DIRECTIVE >>
Extract the complete listing and output it unchanged.

RECORDS PROVIDED >>

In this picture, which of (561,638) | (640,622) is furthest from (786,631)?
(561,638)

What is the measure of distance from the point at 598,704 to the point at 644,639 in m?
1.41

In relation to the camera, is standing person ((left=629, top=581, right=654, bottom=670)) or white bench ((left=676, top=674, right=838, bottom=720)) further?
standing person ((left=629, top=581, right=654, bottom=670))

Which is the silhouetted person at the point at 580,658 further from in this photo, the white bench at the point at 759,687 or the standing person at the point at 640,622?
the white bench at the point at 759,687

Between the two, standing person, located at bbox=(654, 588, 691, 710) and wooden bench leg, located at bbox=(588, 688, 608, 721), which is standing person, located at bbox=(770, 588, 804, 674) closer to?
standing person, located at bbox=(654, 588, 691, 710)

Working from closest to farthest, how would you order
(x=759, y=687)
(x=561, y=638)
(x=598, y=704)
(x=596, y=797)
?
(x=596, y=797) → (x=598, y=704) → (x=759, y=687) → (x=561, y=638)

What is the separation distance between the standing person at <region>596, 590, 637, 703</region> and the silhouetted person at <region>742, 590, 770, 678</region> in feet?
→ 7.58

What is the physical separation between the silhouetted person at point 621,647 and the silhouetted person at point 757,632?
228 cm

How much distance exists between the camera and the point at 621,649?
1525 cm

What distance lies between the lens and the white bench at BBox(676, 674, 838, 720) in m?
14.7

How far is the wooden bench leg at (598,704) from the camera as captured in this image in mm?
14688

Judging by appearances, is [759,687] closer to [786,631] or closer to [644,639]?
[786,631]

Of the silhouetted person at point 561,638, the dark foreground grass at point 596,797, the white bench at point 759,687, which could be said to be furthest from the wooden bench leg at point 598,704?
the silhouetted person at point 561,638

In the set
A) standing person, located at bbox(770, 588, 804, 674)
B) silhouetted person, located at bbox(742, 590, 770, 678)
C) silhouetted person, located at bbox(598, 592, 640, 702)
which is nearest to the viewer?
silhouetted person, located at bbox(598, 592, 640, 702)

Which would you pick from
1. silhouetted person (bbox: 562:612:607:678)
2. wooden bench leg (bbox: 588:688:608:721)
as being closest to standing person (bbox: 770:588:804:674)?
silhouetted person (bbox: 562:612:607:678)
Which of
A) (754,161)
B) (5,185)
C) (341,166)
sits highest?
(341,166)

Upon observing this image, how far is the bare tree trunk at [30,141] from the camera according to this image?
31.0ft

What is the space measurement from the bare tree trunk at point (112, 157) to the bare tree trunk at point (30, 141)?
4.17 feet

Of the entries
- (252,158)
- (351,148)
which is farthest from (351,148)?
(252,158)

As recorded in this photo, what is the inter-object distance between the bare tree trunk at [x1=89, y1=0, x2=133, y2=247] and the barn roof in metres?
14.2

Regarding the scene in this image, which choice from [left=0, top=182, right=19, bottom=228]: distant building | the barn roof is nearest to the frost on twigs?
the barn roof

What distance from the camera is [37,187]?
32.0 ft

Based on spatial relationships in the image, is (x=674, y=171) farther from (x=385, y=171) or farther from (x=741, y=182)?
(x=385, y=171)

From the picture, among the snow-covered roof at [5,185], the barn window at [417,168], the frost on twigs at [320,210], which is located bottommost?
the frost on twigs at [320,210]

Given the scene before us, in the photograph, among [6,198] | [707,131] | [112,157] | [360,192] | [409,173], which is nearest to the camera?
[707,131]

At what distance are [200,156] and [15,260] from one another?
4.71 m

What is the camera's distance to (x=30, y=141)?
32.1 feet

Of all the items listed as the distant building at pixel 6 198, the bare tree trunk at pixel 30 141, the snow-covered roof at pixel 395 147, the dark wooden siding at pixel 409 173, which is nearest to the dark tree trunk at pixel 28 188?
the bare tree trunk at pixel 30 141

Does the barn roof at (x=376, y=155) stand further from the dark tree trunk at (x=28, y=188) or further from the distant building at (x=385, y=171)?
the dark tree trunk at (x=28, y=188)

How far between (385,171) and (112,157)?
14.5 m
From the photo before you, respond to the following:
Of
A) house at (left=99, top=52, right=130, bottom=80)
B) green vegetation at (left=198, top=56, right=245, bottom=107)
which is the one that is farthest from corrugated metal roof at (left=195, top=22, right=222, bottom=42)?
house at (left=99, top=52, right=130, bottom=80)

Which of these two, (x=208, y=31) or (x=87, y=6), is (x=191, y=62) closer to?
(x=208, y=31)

ANSWER TO THE PROBLEM >>
In this picture, which of (561,638) | (640,622) is furthest from (786,631)?
(561,638)

What is the measure of distance from the point at 598,704 to the point at 644,639 in m?
1.41

In relation to the camera, is standing person ((left=629, top=581, right=654, bottom=670)) or white bench ((left=676, top=674, right=838, bottom=720)) further?
standing person ((left=629, top=581, right=654, bottom=670))

Which is the silhouetted person at the point at 580,658 further from in this photo, the white bench at the point at 759,687 or the standing person at the point at 640,622?
the white bench at the point at 759,687

Between the two, standing person, located at bbox=(654, 588, 691, 710) and wooden bench leg, located at bbox=(588, 688, 608, 721), which is standing person, located at bbox=(770, 588, 804, 674) closer to?
standing person, located at bbox=(654, 588, 691, 710)

Working from closest to farthest, how would you order
(x=759, y=687)
(x=561, y=638)
(x=598, y=704)
(x=596, y=797)
?
(x=596, y=797) → (x=598, y=704) → (x=759, y=687) → (x=561, y=638)

What is the separation distance between the standing person at <region>596, 590, 637, 703</region> and the silhouetted person at <region>742, 590, 770, 678</region> in feet?
→ 7.58

What is the physical separation between the silhouetted person at point 621,647 and the silhouetted person at point 757,632?
228 cm

How much distance exists between the camera and the point at 621,649?
1525 cm

What distance lies between the lens and the white bench at BBox(676, 674, 838, 720) in m?
14.7

How far is the wooden bench leg at (598,704) from the camera as captured in this image in mm?
14688

Judging by appearances, is [759,687] closer to [786,631] or closer to [644,639]?
[786,631]

Of the silhouetted person at point 561,638, the dark foreground grass at point 596,797, the white bench at point 759,687, which could be said to be furthest from the wooden bench leg at point 598,704?
the silhouetted person at point 561,638

In the set
A) standing person, located at bbox(770, 588, 804, 674)
B) silhouetted person, located at bbox(742, 590, 770, 678)
C) silhouetted person, located at bbox(598, 592, 640, 702)
which is nearest to the viewer?
silhouetted person, located at bbox(598, 592, 640, 702)

Which would you pick from
1. silhouetted person (bbox: 562:612:607:678)
2. wooden bench leg (bbox: 588:688:608:721)
as being closest to standing person (bbox: 770:588:804:674)?
silhouetted person (bbox: 562:612:607:678)
Which of
A) (754,161)
B) (5,185)
C) (341,166)
sits highest?
(341,166)

Upon observing this image, how far is the bare tree trunk at [30,141] from the camera according to this image?
31.0ft

What is the space measurement from the bare tree trunk at point (112, 157) to the bare tree trunk at point (30, 141)?
4.17 feet

Of the entries
- (252,158)
- (351,148)
which is farthest from (351,148)?
(252,158)

As recorded in this photo, what is the inter-object distance between the bare tree trunk at [x1=89, y1=0, x2=133, y2=247] and the barn roof in metres?
14.2

Regarding the scene in this image, which choice from [left=0, top=182, right=19, bottom=228]: distant building | the barn roof is nearest to the frost on twigs?
the barn roof

What distance from the camera is [37,187]?
32.0 ft

Based on spatial relationships in the image, is (x=674, y=171) farther from (x=385, y=171) or farther from (x=741, y=182)?
(x=385, y=171)

From the picture, among the snow-covered roof at [5,185], the barn window at [417,168], the frost on twigs at [320,210], which is located bottommost?
the frost on twigs at [320,210]

Given the scene before us, in the photograph, among [6,198] | [707,131] | [112,157] | [360,192] | [409,173], which is nearest to the camera?
[707,131]

At what distance are [200,156] and [15,260] from one another?
4.71 m

What is the camera's distance to (x=30, y=141)?
32.1 feet

Of all the items listed as the distant building at pixel 6 198, the bare tree trunk at pixel 30 141, the snow-covered roof at pixel 395 147, the dark wooden siding at pixel 409 173, which is nearest to the dark tree trunk at pixel 28 188?
the bare tree trunk at pixel 30 141

Does the barn roof at (x=376, y=155) stand further from the dark tree trunk at (x=28, y=188) or further from the distant building at (x=385, y=171)?
the dark tree trunk at (x=28, y=188)

How far between (385,171) and (112,157)?
14.5 m
From the photo before you, respond to the following:
Of
A) house at (left=99, top=52, right=130, bottom=80)
B) green vegetation at (left=198, top=56, right=245, bottom=107)
which is the one that is farthest from corrugated metal roof at (left=195, top=22, right=222, bottom=42)?
house at (left=99, top=52, right=130, bottom=80)

Which of these two, (x=208, y=31) or (x=87, y=6), is (x=191, y=62) closer to?
(x=208, y=31)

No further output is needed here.